Also if you're wanting to test agentic capabilities, the quality of the tools come into question.
Then you have to worry about the simple stuff. What quant are you using and are your settings optimal? If one model can iterate and create a better output, how do you compare that to a model that did almost as good in one shot, but can't iterate or troubleshoot?
There seems to be way too many variables to account for when comparing quality. I would like to hear how others are quantitatively measuring the output quality of these models.
mr_Owner@reddit
I benchmark currently real world usage with the seed flag to expect same behavior.
Until so far, i am working via a llm harness to plan out a certain prompt on a existing codebase, and i ask to review itself afterwards.
I them compare the output with other plans and ask a cloud frontier llm to grade the plans.
So far, i have mixed results meaning i am almost certain that quant + kv cache has a high impact.

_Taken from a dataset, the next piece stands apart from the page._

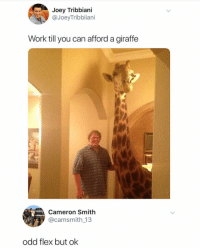 Flexing, Ironic, and Joey Tribbiani: Joey Tribbiani  @JoeyTribbiiani  Work till you can afford a giraffe  Cameron Smith  @camsmith_13  odd flex but ok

Even with mtp on dense llm's the outcome seems (in my case) less deep in comparison to non mtp.
Tldr, real world own usages qwen3.6 35b a3b at q8 and kv at q8 has been better at planning, scanning and understanding codebase then qwen3.6 27b q6 and kv at q8 with and without mtp.
Counterintuitive outcome, maybe this give you some Insights ymmv
Fheredin@reddit
My personal benchmark is to ask a LLM to split a relatively high point cribbage hand. This is because this is a simple benchmark to run, and LLMs tend to perform abominably at it because they stop counting points far too early to conserve processing tokens. Most LLMs only see one or two scoring combinations. This leads to a very poor choice on par with the very worst human players.
Bulky-Priority6824@reddit
seems like setting it up for failure with something it wasnt designed to do?
Bulky-Priority6824@reddit
There's a broad range of user types and uses for llms from guys with 16gb ddr4 trying to build a girlfriend to wizards living in live ebooks to gals with 10's of thousands of dollars in GPU's doing science, coding etc etc. Then there is everyone scattered in between from the bottom to the top.
So yea. different people are providing/looking for different metrics. Some want faster responses from Becky and others seek higher accuracy.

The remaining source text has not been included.